Humano porque como buena madre y ama de casa supo combinar la oración y las cosas de la casa como buscar agua, lavar, cocinar. Muchas veces no imaginamos a María así, pero así fue.

Ella fue virgen, madre y esposa.

Aprendamos de María a centrarnos y a mirar a Cristo. Quien más que ella nos puede llevar al Corazón de Cristo.

Ella Madre de los Apóstoles nos enseñe a ser apóstoles.

Dulce Madre tu eres siempre mi ilusión.
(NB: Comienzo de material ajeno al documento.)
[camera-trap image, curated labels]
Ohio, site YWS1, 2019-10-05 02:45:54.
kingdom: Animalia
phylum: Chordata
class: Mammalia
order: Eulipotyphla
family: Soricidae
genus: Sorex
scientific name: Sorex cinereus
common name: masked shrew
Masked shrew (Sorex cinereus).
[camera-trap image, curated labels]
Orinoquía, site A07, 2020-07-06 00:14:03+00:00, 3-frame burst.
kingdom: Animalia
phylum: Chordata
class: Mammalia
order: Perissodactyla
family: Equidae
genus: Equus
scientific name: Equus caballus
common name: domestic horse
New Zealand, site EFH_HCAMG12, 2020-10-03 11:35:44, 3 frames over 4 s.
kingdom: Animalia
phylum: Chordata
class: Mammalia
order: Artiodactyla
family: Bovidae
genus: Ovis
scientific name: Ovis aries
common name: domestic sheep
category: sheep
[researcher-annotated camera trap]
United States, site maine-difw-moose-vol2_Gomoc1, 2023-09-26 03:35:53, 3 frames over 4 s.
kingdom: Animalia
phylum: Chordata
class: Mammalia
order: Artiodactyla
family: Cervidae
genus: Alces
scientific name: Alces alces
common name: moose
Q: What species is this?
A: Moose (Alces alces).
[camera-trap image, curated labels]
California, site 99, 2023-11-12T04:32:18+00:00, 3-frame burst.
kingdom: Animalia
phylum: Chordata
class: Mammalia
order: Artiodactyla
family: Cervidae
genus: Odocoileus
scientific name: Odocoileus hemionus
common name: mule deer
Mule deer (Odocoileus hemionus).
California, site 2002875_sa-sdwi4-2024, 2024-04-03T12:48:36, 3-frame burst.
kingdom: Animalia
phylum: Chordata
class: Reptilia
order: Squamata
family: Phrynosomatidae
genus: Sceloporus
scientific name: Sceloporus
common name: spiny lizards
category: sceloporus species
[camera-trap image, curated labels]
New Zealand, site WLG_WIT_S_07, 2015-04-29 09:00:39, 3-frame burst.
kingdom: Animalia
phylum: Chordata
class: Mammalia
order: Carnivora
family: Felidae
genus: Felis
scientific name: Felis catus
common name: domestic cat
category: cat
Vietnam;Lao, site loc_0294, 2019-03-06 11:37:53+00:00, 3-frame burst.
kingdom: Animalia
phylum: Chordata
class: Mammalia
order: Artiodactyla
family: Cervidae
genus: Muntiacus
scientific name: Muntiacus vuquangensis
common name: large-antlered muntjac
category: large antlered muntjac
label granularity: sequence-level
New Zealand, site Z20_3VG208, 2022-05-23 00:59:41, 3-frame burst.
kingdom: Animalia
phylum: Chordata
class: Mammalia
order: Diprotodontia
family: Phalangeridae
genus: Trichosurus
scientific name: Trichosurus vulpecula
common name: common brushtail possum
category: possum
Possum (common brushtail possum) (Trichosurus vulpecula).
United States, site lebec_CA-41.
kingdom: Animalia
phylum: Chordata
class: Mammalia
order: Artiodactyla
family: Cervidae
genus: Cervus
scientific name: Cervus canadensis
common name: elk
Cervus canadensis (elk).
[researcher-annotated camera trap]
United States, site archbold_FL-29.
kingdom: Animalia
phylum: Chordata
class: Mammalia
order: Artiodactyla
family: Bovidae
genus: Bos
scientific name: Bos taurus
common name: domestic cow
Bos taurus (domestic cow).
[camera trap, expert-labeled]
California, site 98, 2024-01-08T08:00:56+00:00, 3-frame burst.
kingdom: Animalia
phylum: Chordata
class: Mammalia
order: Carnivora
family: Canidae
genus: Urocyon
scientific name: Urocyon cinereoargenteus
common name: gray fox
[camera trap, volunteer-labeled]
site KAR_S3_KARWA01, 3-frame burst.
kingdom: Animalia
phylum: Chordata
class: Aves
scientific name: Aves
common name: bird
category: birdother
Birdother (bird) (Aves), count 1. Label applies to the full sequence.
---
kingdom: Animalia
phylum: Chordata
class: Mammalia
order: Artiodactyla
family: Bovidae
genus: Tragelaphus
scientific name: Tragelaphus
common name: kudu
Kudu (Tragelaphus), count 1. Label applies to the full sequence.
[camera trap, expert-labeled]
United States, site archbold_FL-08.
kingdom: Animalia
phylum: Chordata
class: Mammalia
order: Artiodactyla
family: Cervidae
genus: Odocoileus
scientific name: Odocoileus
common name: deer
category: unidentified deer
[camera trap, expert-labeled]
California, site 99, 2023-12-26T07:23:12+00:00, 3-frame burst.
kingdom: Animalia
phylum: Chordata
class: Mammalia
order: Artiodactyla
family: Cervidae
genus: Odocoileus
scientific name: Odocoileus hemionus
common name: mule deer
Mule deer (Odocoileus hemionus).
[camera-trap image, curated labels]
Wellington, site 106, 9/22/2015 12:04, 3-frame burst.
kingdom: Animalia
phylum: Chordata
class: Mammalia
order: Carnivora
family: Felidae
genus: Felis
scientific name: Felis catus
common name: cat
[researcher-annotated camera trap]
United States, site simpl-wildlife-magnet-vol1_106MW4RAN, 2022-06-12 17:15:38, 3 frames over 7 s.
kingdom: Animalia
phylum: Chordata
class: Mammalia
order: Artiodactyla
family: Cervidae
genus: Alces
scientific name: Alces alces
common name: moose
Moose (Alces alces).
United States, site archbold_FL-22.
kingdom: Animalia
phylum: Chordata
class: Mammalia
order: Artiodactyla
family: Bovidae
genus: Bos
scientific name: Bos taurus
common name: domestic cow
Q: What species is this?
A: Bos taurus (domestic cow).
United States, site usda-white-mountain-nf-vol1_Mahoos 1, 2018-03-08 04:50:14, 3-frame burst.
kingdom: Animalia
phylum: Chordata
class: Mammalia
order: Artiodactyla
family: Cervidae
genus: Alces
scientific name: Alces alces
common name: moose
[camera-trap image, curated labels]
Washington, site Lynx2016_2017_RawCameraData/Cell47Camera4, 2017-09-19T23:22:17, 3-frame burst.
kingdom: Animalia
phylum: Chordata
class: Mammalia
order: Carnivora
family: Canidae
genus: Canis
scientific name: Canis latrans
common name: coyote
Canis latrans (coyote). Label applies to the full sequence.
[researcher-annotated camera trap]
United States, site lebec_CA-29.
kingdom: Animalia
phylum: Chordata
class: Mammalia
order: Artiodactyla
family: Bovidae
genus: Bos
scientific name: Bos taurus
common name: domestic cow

Yo te amo con ternura y te doy mi corazón.

Vengo de una familia católica donde aprendí desde mi niñez a alimentarme con la palabra de Dios. Fue Jesús el que me dio a lo largo de mi vida la fuerza, la protección y la alegría de su Espíritu para que a su lado me preparara para ser suyo. Como religioso Legionario de Cristo, me encuentro muy contento con muchas ganas de seguir adelante confiando en Dios. Tengo una gran ilusión de convertirme, por gracia de Dios en discípulo y apóstol servidor.